Tout logiciel est d’abord créé sous forme de code source, c’est-à-dire d’un ensemble organisé de séries d’instructions rédigées dans un langage de programmation évolué et compréhensible par l’homme de l’art compétent. Il est ensuite « traduit » sous forme de code objet, c’est-à-dire de combinaisons infinies de 0 et de 1, elles-mêmes convertibles en impulsions électriques et donc compréhensibles par l’ordinateur, au moyen d’un autre logiciel appelé « compilateur ». Cette opération de traduction, ou de conversion, est appelée compilation.

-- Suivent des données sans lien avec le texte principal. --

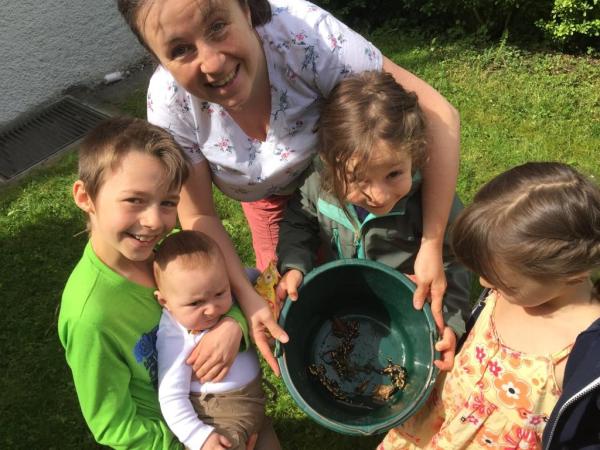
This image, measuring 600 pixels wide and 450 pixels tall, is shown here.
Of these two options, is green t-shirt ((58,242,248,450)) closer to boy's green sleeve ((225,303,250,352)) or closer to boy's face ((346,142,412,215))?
boy's green sleeve ((225,303,250,352))

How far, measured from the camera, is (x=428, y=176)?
2.19m

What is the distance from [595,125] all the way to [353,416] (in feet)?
9.58

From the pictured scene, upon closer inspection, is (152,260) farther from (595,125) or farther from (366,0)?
(366,0)

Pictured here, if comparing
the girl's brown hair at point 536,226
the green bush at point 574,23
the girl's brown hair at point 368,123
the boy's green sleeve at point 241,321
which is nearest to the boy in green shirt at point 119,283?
the boy's green sleeve at point 241,321

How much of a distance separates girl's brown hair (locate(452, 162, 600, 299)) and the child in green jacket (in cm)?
31

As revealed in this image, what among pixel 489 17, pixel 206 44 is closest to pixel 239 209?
pixel 206 44

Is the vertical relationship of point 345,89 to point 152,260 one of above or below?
above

L’opération inverse, dénommée « décompilation », qui permet, à partir du code objet, de retrouver le code source compréhensible par l’être humain (en réalité, est ainsi récupérée une version du code source qui diffère de la version initiale, et dénommée pour cette raison « quasi-code source »), est en principe subordonnée à l’autorisation du titulaire du droit d’auteur afférent au logiciel. En vertu de l’article 6 de la directive 91/250 CEE du 14 mai 1991 relative à la protection des programmes d’ordinateur (devenue la directive 2009/24/CE ayant le même objet), elle échappe, par exception, à cette autorisation, uniquement lorsque l’opération vise à accéder à des informations nécessaires au développement d’un logiciel interopérable avec celui décompilé, et à la condition, notamment, que ces informations n’aient pas été rendues disponibles par le titulaire du droit d’auteur.

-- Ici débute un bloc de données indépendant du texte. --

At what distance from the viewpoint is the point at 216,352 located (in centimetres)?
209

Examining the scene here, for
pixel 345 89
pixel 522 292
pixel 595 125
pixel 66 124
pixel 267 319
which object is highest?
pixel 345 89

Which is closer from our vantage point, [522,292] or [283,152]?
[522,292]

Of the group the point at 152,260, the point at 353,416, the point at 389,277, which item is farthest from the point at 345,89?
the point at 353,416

Une société commercialisant des logiciels de sa conception reprochait à l’un de ses licenciés, l’Etat belge, d’avoir décompilé l’un de ses logiciels aux fins, non de développer un logiciel interopérable, mais de désactiver une fonctionnalité défaillante, autrement dit pour corriger une erreur affectant le logiciel en cause.
Saisie du litige, la cour d’appel de Bruxelles a interrogé la Cour de Justice sur la question de savoir si, en substance, la décompilation d’un logiciel pouvait entrer dans le champ de l’exception prévue non par l’article 6 de la directive précitée, mais de son article 5, qui autorise l’utilisateur légitime d’un logiciel (i.e. le bénéficiaire d’une licence) à effectuer tous les actes notamment de reproduction et de traduction de ce logiciel, nécessaires à son utilisation normale, y compris pour en corriger les erreurs. Dans l’affirmative, la cour de Bruxelles demandait encore à la Cour de justice si devaient alors être respectées les conditions de l’exception de décompilation prévues par l’article 6 de la directive.

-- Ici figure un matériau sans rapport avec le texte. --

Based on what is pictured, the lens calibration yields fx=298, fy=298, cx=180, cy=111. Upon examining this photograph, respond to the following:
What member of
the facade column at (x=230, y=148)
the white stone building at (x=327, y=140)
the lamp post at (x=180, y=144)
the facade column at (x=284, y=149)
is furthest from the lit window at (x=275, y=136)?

La Cour de justice répond en substance que, bien que l’article 5 de la directive ne cite pas expressément la décompilation, les actes qu’il autorise à l’utilisateur légitime du logiciel incluent ceux nécessaires à une telle décompilation ; et qu’exclure la décompilation du champ de ce texte reviendrait à le priver d’effet utile, car une telle décompilation est presque toujours nécessaire à la correction des erreurs d’un logiciel, ce qui est exact.
Elle juge donc que l’utilisateur d’un logiciel peut procéder à sa décompilation afin de corriger une ou des erreurs affectant ce logiciel, sans autorisation du titulaire du droit d’auteur, en application de l’article 5 de la directive ; il doit alors, logiquement, respecter les conditions de l’exception prévue par cet article 5 et non celles édictées par son article 6. En conséquence, notamment, il ne peut utiliser les informations obtenues qu’à la seule fin de corriger les erreurs, et doit respecter les conditions contractuelles éventuellement fixées par le titulaire du droit d’auteur (qui ne peut lui interdire contractuellement de procéder à cette correction, mais a pu en fixer les modalités).
Cette solution de bon sens mérite d’être approuvée.